Ele me deu um olhar como quem dá ombros:
- Não é possível, é norma do hospital.
Quem teria criado a norma de anestesia geral, descumprida?
Afastou-se rapidamente, mesmo eu dizendo que estava também com dor de cabeça. Chegou antes de mim no quarto, onde a Ana e o Ode esperavam. Deu alta e não deixou nenhuma prescrição médica ou receita.
- Minha secretária entra em contato com vocês segunda-feira.
Era sábado, meio-dia.
Foi um fim de semana de pura e absoluta dor.
O juramento de Hipócrates é uma declaração solene tradicionalmente feita por médicos por ocasião de sua formatura.
Acredita-se que o texto é de autoria de Hipócrates ou de um de seus discípulos.

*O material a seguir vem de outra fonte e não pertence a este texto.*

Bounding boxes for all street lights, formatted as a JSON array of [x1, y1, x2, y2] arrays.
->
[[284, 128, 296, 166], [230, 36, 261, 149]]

"Se eu cumprir este juramento com fidelidade, que me seja dado gozar felizmente da vida e da minha profissão, honrado para sempre entre os homens; se eu dele me afastar ou infringir, o contrário aconteça (...)"
Gostaria de saber se há parentesco grego (etimológico) entre Hipócrates e Hipocrisia??
Nédier
PS:- Talvez insensibilidade seja um termo mais adequado do que hipocrisia. A sensibilidade dos profissionais de Medicina, talvez pela própria rotina, vai se neutralizando aos poucos. Seria injusto de minha parte não mencionar que uma grande parte dos médicos que tratou e trata a mim e aos meus familiares são profissionais dedicados, competententes, não mercenários, dignos e sensíveis. Vou mencionar apenas alguns, como Gerson Gebert, Abdala Sarraf, Miguel Riscalla, Gilson Yared e Sérgio Todeschi. Eu acredito que existem milhares como eles que nos dão alguma esperança de que um dia o nosso país poderá se orgulhar da saúde de nossa população, hoje tão precária.